This is, of course, a matter of personal opinion. There is no way to objectively determine when the results of an experiment have been worth the negative effects of that experiment. My own view is that the outcomes of this experiment did not justify the means used by the people who were acting as guards.
There are at least two ways to argue that the ends did not justify the means. First, we can argue that the ends were not very important in and of themselves. We can argue that the experiment really did not cause the researchers to learn much that was of value. The researchers thought that they had learned that prison conditions dehumanize both the prisoners and those who are placed in positions of authority. However, it is not at all clear that this was truly proven. It is hard to prove that the people involved did not already have personalities that predisposed them to act as they did. It is also hard to know whether true prison conditions have the same psychological impact as the conditions created in the experiment.

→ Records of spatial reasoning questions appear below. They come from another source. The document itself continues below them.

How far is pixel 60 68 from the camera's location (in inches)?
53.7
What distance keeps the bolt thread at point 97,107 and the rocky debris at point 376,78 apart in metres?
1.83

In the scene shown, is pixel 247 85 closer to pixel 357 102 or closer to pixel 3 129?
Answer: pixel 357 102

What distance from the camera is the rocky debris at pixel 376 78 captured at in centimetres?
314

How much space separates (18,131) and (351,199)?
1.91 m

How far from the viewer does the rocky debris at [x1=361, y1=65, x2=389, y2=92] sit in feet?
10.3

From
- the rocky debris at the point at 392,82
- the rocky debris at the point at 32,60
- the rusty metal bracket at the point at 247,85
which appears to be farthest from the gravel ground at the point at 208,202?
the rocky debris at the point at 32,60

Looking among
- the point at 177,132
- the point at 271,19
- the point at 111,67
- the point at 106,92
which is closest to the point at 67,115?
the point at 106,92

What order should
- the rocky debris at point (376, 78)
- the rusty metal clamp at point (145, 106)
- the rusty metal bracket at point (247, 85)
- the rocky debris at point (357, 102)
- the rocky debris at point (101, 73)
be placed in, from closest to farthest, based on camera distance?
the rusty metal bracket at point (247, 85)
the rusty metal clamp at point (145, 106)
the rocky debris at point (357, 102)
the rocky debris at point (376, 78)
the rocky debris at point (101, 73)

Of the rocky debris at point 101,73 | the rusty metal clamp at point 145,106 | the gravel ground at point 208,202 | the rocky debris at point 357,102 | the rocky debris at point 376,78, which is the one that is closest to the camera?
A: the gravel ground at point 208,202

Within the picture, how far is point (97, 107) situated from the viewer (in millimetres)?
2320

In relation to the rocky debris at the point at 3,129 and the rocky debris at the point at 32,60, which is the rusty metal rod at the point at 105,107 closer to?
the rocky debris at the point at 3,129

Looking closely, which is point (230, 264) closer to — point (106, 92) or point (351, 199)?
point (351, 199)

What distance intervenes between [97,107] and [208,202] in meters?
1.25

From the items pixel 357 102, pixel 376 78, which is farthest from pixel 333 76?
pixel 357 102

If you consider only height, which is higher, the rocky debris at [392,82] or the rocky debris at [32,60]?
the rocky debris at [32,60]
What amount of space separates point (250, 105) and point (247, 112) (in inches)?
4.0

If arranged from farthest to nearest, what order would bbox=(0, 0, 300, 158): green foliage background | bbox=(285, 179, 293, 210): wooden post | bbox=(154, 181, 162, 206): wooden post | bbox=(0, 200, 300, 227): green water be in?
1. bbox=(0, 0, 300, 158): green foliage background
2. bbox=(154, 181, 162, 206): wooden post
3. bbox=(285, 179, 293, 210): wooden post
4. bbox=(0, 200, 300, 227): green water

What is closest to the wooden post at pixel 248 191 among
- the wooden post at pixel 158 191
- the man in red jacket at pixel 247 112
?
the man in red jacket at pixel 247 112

But even if we stipulate that the ends were important, we can still argue that they did not justify the means used. I would argue that any experiment that forces human beings to suffer cannot be justified. It is impossible, in my mind, to argue that it is right to intentionally cause suffering in one group of people in the hope of learning something that might help improve the lives of another group of people. It is not ethical, I would argue, to use experimental subjects simply as means to an end.
So, I would say that the ends did not justify the means. I would assert that there are no ends that truly justify conducting experiments in which you intentionally inflict harm on human beings.